Teks Bacaan
────────────────────────────────────────

JAKARTA - Presiden Joko Widodo (Jokowi) mengumumkan kenaikan harga bahan bakar minyak (BBM) subsidi dan nonsubsidi pada Sabtu (3/9/2022).
Ketua Komite Analis Kebijakan Ekonomi Asosiasi Pengusaha Indonesia (Apindo) Ajib Hamdani menyebutkan bahwa ini sebuah keputusan yang sulit dan menjadi pilihan terakhir buat pemerintah.
Harga Pertalite kini naik dari Rp7.650 per liter menjadi Rp10.000, Solar subsidi dari Rp.5.150 per liter menjadi Rp6.800 dan Pertamax dari Rp12.500 menjadi Rp14.500 per liter.
"Ada 2 efek yang perlu dimitigasi dengan baik oleh pemerintah karena dampak kenaikan BBM ini," ujar Ajib di Jakarta, Minggu(4/9/2022).
Efek pertama adalah tertekannya daya beli dan tingkat konsumsi oleh masyarakat karena pertumbuhan ekonomi sedang dalam tren positif dan hal ini secara signifikan ditopang oleh konsumsi masyarakat.
Diketahui, kuartal kedua tahun 2022 ini pertumbuhan ekonomi mencapai 5,44%.

────────────────────────────────────────

Baris dari suatu kumpulan
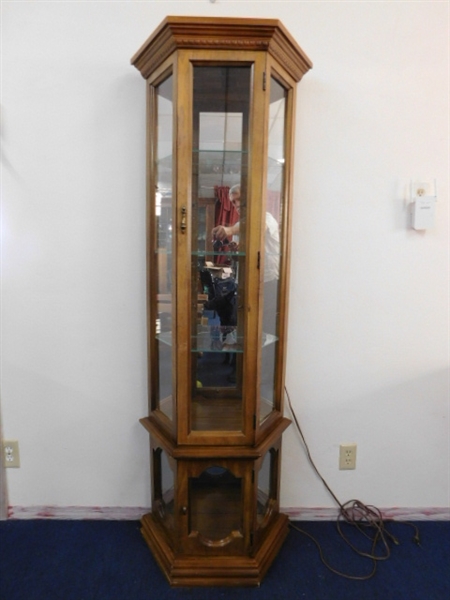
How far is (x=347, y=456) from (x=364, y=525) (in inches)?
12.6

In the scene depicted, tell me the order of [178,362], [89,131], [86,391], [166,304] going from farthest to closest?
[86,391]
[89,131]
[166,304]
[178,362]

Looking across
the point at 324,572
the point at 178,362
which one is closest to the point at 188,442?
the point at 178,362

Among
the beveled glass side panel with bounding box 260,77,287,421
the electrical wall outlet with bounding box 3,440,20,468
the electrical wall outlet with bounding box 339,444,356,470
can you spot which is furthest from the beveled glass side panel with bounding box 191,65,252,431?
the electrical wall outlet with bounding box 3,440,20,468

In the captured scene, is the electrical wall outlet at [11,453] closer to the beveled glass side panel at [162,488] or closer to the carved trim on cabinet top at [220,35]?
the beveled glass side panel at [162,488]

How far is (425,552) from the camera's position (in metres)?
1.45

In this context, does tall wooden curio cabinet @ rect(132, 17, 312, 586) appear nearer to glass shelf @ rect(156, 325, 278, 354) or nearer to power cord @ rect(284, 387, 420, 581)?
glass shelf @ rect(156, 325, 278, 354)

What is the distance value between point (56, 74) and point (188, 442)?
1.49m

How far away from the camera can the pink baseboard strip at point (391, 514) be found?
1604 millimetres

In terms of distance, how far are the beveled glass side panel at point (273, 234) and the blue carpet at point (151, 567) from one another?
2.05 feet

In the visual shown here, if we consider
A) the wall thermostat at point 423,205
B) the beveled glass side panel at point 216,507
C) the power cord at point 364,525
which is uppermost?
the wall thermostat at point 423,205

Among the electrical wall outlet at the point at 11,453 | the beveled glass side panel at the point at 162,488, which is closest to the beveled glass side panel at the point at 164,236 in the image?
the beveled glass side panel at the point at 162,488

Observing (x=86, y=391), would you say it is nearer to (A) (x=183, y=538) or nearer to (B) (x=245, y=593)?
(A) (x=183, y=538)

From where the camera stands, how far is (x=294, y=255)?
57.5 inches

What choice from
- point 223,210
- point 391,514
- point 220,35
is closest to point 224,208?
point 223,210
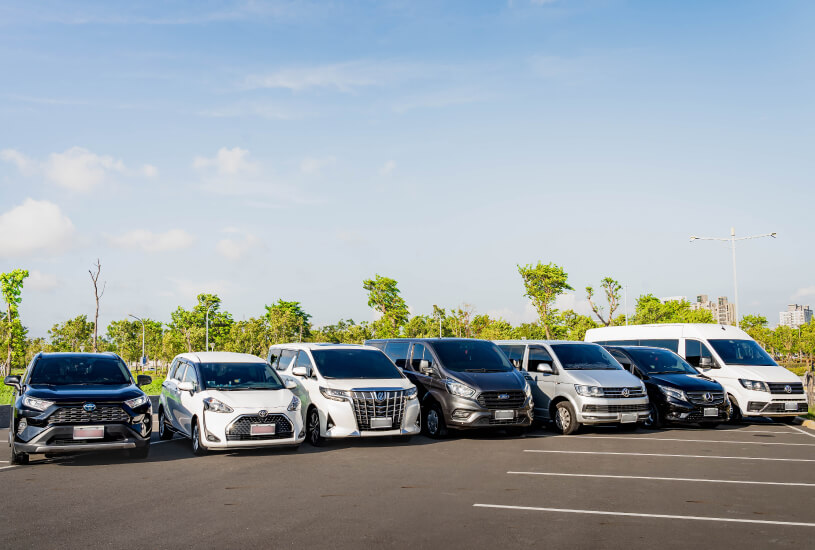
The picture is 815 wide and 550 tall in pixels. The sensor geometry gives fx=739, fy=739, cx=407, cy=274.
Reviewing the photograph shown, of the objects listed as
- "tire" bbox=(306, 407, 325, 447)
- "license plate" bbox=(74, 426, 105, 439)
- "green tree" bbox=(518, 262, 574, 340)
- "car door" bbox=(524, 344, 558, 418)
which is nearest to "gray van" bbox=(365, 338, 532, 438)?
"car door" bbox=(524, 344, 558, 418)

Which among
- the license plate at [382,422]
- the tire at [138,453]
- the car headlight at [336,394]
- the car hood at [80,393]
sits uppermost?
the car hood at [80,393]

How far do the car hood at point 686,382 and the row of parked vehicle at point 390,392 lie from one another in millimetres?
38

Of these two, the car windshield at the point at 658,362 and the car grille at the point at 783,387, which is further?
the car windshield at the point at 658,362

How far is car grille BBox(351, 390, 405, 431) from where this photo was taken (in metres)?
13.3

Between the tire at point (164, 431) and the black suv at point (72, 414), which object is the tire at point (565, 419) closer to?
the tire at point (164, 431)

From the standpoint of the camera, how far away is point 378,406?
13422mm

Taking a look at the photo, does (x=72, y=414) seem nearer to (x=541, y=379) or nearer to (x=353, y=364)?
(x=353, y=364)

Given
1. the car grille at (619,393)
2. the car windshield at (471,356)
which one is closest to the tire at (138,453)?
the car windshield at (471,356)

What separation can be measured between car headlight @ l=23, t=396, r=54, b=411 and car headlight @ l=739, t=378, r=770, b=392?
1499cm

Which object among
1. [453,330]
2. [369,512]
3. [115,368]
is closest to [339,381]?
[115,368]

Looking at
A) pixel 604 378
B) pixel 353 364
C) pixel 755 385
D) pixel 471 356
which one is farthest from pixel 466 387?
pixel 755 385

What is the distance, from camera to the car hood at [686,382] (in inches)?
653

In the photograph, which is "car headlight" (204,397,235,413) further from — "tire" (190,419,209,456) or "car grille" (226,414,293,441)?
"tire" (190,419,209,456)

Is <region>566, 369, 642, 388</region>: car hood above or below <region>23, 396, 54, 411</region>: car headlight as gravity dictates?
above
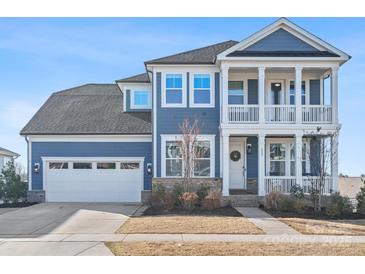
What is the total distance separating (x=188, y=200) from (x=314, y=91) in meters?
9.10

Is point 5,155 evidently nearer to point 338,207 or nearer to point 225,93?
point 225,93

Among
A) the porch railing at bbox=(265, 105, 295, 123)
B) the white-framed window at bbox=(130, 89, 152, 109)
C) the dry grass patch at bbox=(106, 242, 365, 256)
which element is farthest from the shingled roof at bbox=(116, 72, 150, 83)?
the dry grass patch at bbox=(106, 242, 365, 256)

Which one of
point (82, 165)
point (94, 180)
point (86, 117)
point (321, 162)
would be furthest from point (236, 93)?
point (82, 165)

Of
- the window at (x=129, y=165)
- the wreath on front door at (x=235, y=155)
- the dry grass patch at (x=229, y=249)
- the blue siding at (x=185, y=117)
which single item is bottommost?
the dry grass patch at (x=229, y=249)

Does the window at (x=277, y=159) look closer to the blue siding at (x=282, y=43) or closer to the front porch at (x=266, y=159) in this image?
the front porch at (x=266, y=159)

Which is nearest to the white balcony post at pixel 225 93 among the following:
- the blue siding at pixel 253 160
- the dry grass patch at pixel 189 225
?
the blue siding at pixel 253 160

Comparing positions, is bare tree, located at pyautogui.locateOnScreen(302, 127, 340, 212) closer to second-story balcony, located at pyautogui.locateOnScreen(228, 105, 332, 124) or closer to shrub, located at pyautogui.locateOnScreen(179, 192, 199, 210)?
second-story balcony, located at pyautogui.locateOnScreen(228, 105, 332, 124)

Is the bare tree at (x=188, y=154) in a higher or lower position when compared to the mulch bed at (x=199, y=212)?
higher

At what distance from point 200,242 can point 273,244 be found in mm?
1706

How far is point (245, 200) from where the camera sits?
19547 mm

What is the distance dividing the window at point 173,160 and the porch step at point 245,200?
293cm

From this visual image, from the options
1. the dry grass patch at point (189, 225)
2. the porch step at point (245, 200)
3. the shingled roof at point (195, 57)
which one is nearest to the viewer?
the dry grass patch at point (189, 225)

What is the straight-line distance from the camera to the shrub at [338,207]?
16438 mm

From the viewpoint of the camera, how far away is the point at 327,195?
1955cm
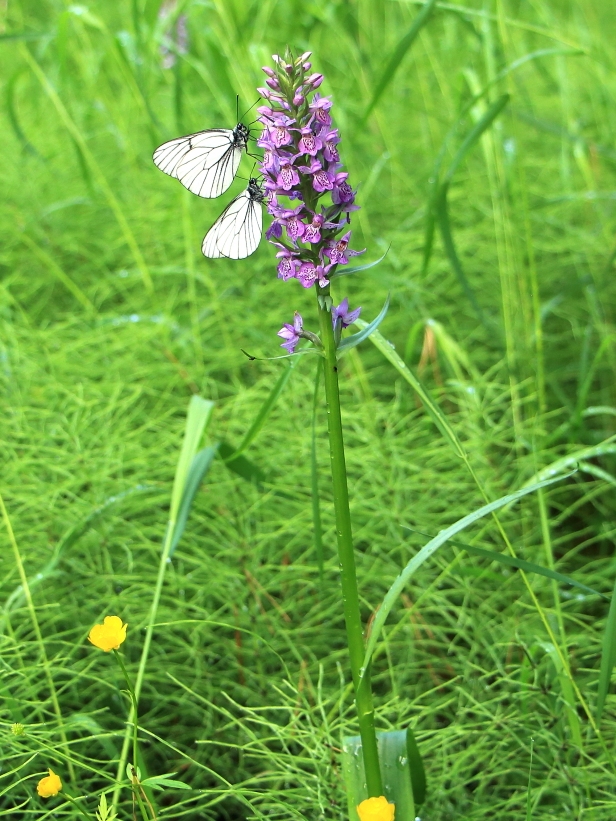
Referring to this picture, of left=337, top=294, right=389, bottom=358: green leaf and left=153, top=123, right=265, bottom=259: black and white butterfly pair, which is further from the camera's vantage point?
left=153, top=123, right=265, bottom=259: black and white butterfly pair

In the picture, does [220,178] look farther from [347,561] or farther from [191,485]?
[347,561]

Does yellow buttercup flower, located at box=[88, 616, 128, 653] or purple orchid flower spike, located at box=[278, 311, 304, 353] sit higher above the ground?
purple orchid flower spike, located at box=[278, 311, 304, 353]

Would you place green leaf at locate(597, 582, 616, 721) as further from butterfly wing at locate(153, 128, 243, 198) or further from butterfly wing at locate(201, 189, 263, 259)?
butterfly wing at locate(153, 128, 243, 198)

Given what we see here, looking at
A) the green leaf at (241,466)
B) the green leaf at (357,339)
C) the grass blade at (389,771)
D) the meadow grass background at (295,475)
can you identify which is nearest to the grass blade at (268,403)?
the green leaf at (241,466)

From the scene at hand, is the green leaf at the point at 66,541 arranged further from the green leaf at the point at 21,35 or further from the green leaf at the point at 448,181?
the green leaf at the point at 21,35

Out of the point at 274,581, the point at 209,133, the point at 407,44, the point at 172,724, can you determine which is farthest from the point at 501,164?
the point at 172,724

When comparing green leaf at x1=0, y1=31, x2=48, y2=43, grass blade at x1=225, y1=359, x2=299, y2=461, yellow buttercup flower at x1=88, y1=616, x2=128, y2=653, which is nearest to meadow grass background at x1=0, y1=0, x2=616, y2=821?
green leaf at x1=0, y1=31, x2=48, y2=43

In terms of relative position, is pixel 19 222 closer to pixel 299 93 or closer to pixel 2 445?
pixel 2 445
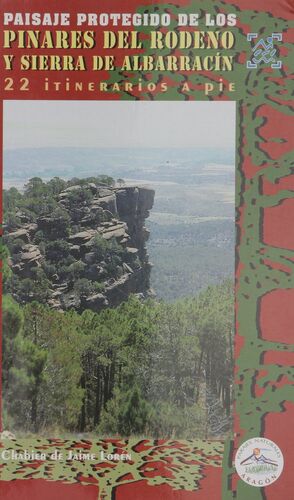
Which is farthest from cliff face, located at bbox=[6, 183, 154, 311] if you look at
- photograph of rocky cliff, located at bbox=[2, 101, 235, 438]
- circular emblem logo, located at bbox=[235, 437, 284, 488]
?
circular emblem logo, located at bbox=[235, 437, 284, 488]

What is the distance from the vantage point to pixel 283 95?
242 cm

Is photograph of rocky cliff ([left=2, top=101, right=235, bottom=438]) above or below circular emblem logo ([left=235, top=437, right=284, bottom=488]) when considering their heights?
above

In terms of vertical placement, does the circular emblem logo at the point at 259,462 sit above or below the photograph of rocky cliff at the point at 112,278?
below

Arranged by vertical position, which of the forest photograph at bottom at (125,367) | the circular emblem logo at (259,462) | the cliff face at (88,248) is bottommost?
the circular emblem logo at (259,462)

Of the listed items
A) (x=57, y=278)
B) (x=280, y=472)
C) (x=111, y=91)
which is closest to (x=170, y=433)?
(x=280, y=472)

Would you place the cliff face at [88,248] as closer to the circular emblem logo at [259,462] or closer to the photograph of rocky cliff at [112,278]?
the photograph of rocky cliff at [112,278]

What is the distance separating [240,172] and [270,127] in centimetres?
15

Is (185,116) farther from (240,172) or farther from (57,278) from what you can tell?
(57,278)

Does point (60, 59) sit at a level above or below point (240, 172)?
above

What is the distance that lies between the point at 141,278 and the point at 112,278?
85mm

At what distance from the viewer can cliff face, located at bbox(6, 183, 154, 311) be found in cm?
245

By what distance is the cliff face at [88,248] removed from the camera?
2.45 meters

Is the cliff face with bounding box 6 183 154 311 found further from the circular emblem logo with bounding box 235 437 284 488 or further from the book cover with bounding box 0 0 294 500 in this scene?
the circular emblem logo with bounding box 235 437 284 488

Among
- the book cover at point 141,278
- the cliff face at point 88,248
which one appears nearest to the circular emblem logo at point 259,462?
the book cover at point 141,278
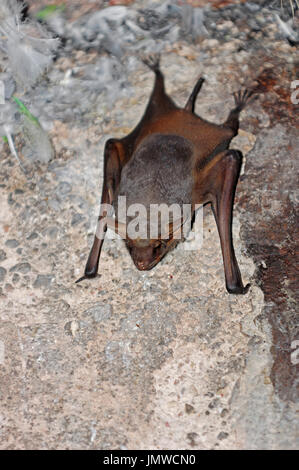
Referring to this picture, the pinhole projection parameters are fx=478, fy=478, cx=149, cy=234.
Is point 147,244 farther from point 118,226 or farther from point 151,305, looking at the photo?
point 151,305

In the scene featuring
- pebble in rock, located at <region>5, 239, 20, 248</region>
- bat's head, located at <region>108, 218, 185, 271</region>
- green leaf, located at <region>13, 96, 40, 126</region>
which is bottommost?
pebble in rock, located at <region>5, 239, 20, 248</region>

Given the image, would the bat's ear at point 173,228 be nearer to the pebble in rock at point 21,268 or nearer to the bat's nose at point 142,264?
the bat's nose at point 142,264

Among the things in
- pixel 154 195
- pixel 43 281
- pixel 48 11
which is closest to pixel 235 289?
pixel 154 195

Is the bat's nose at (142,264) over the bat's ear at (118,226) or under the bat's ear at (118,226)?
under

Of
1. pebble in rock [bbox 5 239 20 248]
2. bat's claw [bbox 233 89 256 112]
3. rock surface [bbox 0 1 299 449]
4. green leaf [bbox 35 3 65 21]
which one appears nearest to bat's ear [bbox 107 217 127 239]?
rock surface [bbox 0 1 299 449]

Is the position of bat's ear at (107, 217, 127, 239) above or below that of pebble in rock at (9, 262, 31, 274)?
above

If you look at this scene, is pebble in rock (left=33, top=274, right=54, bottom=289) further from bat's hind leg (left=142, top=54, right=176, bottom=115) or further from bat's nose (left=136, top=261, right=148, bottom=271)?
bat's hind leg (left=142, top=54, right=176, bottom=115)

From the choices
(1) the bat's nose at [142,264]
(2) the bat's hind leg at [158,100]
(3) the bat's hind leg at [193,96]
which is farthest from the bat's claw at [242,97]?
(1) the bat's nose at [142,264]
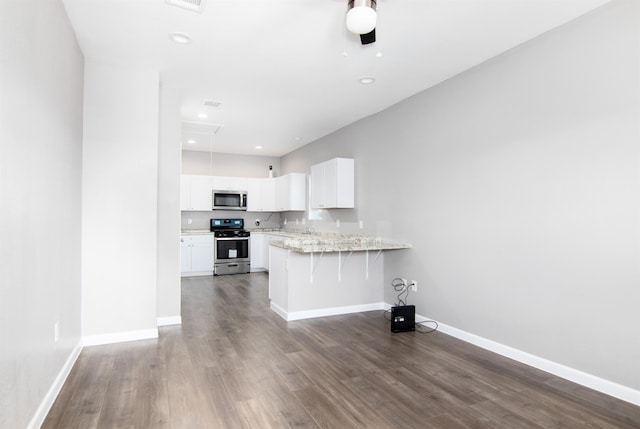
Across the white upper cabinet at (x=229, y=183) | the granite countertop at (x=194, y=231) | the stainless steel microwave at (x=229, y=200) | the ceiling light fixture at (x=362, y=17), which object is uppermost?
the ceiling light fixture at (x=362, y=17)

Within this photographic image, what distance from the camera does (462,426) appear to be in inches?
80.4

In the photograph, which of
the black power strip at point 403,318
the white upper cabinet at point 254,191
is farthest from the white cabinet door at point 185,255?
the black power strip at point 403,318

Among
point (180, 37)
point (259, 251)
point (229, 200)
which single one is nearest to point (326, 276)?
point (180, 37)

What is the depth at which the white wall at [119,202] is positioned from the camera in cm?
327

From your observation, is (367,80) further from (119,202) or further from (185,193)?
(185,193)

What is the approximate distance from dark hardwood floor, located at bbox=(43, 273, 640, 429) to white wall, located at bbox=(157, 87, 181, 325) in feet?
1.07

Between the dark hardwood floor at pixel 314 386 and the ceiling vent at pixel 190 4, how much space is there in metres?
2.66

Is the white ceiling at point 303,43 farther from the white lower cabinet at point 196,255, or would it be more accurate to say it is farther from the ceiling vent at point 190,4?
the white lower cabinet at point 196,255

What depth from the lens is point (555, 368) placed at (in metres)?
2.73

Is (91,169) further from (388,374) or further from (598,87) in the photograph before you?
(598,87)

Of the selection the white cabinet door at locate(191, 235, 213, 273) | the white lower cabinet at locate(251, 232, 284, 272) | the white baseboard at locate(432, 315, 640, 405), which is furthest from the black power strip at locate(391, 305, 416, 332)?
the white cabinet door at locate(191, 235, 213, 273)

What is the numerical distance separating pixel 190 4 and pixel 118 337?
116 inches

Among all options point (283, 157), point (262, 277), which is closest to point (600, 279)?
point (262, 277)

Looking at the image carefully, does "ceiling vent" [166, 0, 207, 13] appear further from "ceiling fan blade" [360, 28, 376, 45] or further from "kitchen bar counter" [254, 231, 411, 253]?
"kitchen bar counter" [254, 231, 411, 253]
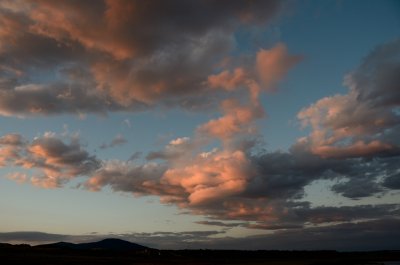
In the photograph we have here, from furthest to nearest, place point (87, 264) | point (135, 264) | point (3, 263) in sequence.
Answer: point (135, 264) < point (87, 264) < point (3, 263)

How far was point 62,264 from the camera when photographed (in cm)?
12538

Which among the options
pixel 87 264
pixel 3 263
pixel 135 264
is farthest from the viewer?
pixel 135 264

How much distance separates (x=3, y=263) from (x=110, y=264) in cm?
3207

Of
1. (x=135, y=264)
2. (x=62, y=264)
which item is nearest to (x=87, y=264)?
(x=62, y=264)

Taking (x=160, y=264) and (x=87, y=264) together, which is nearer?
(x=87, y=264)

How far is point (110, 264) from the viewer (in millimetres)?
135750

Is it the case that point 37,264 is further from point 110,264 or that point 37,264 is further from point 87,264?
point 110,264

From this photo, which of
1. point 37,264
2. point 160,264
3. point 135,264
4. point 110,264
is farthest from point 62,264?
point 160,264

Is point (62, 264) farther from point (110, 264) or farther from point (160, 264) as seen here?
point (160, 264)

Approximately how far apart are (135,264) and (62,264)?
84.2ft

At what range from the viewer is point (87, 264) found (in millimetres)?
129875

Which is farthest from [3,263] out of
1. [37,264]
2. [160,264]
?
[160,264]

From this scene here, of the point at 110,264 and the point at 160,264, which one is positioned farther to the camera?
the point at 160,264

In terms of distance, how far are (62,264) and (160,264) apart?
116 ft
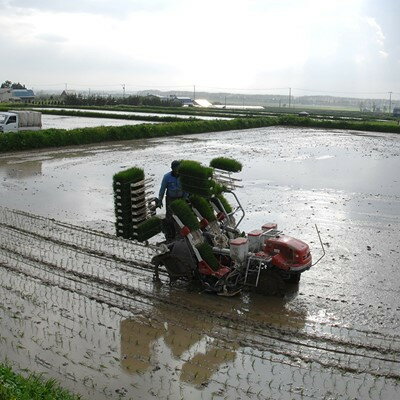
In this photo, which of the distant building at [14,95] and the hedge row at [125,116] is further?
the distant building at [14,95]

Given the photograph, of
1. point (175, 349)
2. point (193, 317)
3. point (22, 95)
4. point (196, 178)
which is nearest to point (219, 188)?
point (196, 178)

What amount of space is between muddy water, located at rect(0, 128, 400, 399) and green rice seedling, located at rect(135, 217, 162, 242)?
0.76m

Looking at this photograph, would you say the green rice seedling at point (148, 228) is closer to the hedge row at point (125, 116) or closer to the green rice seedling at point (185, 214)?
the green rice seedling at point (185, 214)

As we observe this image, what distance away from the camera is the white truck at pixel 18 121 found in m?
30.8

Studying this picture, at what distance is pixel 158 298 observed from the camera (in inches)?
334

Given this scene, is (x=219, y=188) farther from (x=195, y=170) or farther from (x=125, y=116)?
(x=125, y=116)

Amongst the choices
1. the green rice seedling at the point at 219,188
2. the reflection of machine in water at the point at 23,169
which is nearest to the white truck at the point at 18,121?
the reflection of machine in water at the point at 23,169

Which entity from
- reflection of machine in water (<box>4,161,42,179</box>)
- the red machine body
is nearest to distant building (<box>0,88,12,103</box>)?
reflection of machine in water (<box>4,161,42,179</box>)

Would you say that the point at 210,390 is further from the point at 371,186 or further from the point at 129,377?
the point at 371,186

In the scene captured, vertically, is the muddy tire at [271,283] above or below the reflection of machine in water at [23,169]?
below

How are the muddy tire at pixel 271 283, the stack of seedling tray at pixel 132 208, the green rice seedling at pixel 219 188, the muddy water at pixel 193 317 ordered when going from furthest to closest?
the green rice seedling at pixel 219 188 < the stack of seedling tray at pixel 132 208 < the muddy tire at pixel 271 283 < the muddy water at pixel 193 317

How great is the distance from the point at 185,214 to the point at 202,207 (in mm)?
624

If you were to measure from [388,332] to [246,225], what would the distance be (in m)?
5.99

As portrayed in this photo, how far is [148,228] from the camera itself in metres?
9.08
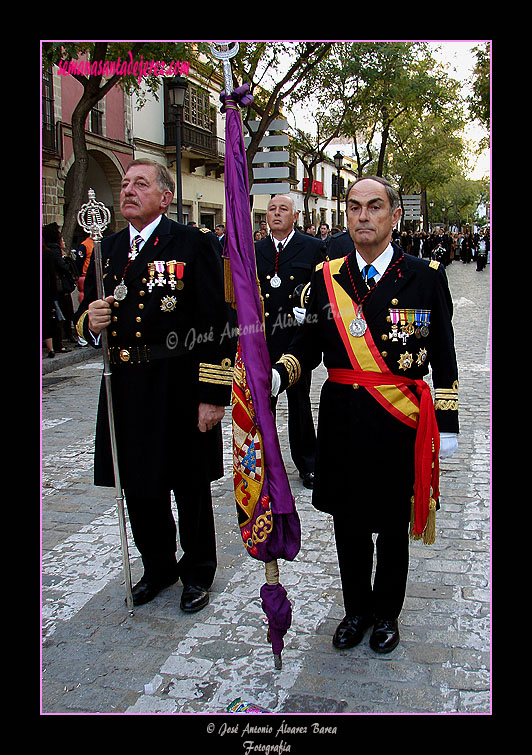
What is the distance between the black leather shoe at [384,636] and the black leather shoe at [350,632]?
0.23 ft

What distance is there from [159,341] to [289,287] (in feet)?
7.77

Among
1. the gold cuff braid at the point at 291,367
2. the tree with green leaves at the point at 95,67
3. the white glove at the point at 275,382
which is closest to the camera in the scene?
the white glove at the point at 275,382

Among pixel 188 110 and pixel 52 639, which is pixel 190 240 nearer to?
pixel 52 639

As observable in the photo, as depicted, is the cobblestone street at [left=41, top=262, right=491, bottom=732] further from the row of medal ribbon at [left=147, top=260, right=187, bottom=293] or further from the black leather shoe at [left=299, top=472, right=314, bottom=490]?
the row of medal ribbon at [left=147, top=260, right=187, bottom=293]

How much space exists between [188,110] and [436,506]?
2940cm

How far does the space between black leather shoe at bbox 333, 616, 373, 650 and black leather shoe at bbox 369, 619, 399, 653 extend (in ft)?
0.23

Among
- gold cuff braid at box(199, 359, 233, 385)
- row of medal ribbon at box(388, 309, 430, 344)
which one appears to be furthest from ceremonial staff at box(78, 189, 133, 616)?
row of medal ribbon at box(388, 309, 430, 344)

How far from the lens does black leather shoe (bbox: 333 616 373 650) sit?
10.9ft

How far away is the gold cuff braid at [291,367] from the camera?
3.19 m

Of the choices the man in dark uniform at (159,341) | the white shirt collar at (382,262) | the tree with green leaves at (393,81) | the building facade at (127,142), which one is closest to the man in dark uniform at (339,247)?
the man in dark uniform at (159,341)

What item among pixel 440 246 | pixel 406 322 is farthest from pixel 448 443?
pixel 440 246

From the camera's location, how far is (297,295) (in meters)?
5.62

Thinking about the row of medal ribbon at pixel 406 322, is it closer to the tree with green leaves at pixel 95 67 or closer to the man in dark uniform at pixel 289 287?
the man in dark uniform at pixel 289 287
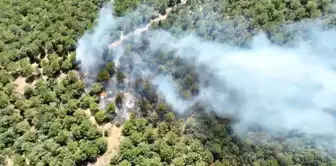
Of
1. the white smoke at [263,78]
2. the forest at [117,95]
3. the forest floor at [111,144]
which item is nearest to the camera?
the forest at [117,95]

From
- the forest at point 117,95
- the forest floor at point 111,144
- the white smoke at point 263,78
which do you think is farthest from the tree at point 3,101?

────────────────────────────────────────

Hal yang Dikerjakan
1: Menurut teks tentang kenaikan harga BBM, berapa harga Pertalite per liter setelah naik?
2: Tuliskan kembali bagian teks tentang kenaikan harga BBM, mulai dari "Efek pertama adalah" dan berakhir pada "ekonomi mencapai 5,44%.".

Hasil Tugas
1: Rp10.000 per liter.

2:
Efek pertama adalah tertekannya daya beli dan tingkat konsumsi oleh masyarakat karena pertumbuhan ekonomi sedang dalam tren positif dan hal ini secara signifikan ditopang oleh konsumsi masyarakat.
Diketahui, kuartal kedua tahun 2022 ini pertumbuhan ekonomi mencapai 5,44%.